それからさらに数日後、弊社の入居審査が順調に進んでいたころオーナー様からお電話がありました。

 

『別の業者から、申し込みの連絡が入った。そちらのほうが賃料を高く設定していたのでそちらの入居者を採用しようと思う。』という内容でした。

 

当初の約束をお話しし、弊社の入居者を優先いただきたい旨を伝えましたがそれは叶いませんでした。

 

入居者の内容が良かっただけに審査が通るだろうと思っていた仲介業者も驚き、怒り、残念がっていました。

断りを入れた仲介業者と入居者には、弊社とオーナー様への不信感だけが残りました。

オーナー様も、断られた入居者も、仲介業者も、管理会社もみんな後味の悪い結果となってしまいました。

 

さらに、もし、オーナー様が選んだ入居者の内容が悪く審査落ちとなってしまうと、また新たに募集をかけることになり、空室が続くという可能性もあります。

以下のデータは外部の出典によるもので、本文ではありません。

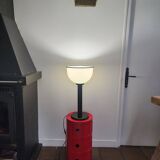 Lita table lamp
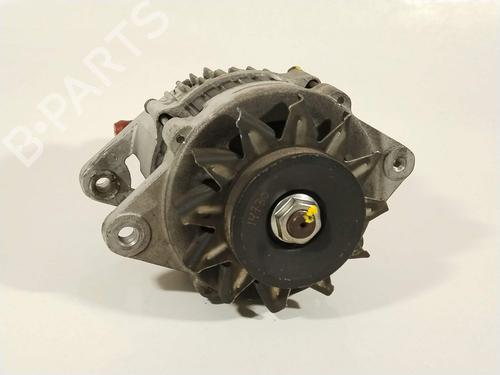 Used Alternator Alternator 28024410 28024410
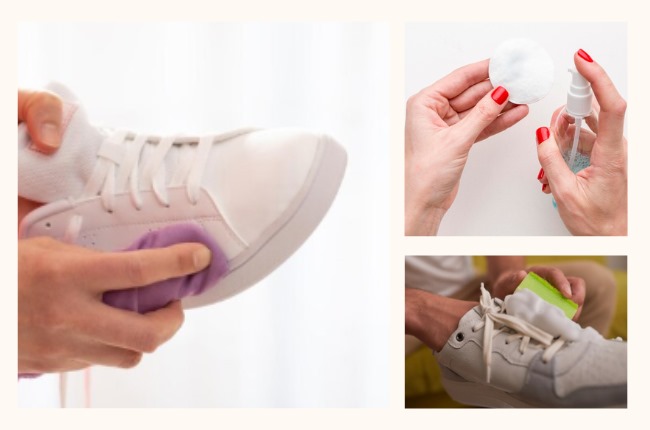 how-to-remove-scuff-marks-from-rubber-shoes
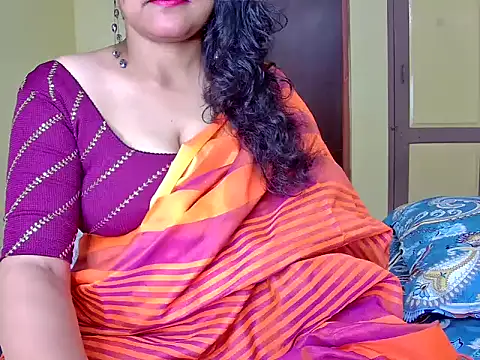 MasTANIYA online show from 11/02/25, 10:34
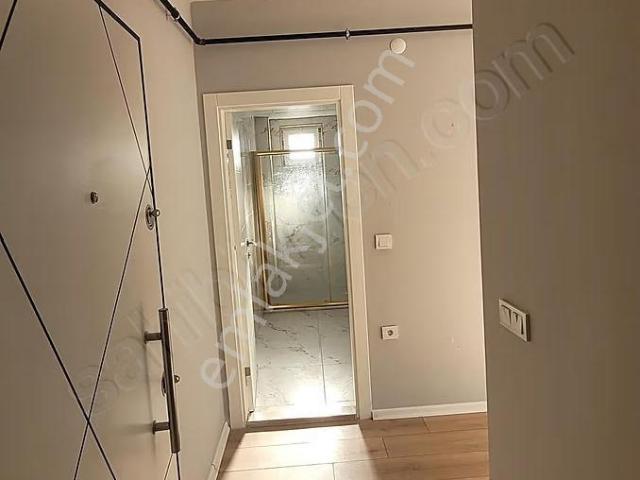 Atakum, Samsun içerisinde kiralık mülk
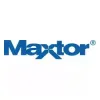 Maxtor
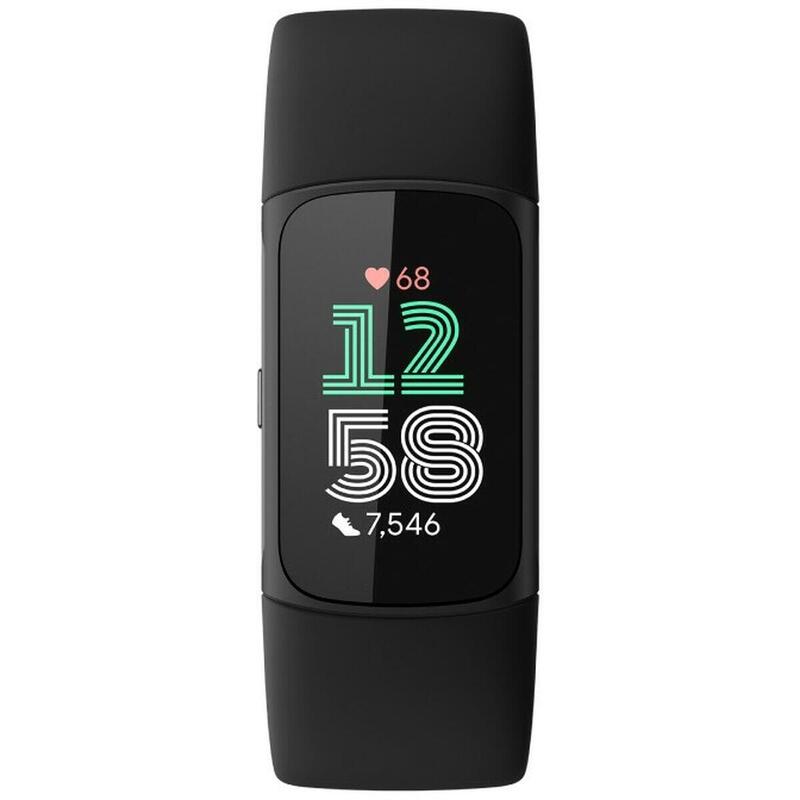 7725380c-d118-40d3-a7cc-02386c03c1e6_c255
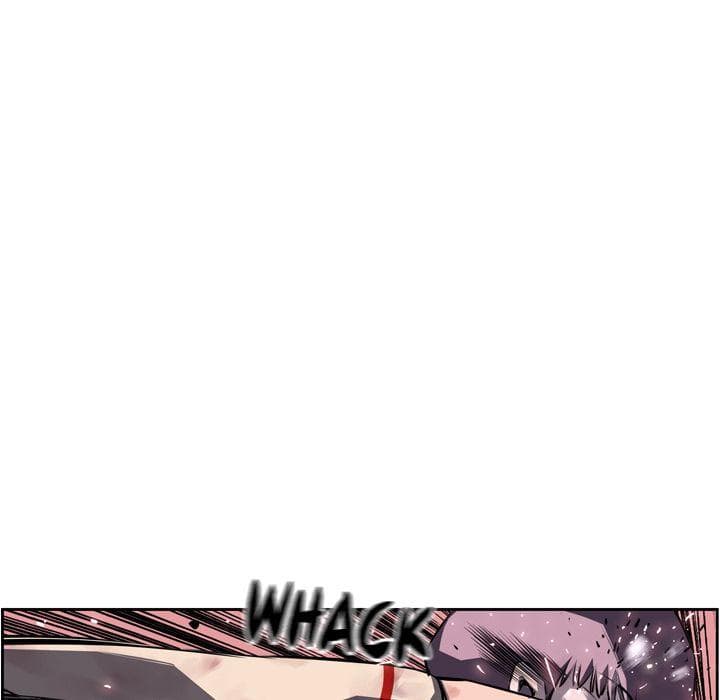 SuperNova page 98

まさか実際に申し込みが数か所から入ってダブってしまうことはないだろう、と思っているオーナ様もいらっしゃるかもしれません。

 

しかし、実際に起こりうることなのです。

 

どんなことにも、モラルやマナーは大切です。

オーナー様に専任でお任せいただけなかった弊社にも、改善する箇所は多々あります。

ぜひオーナー様に共同募集時の2点のお願いをご協力いただき今後も一人でも多くのオーナー様と、より良い関係を築いていきたいと願っております。

最後までお付き合いいただきありがとうございました。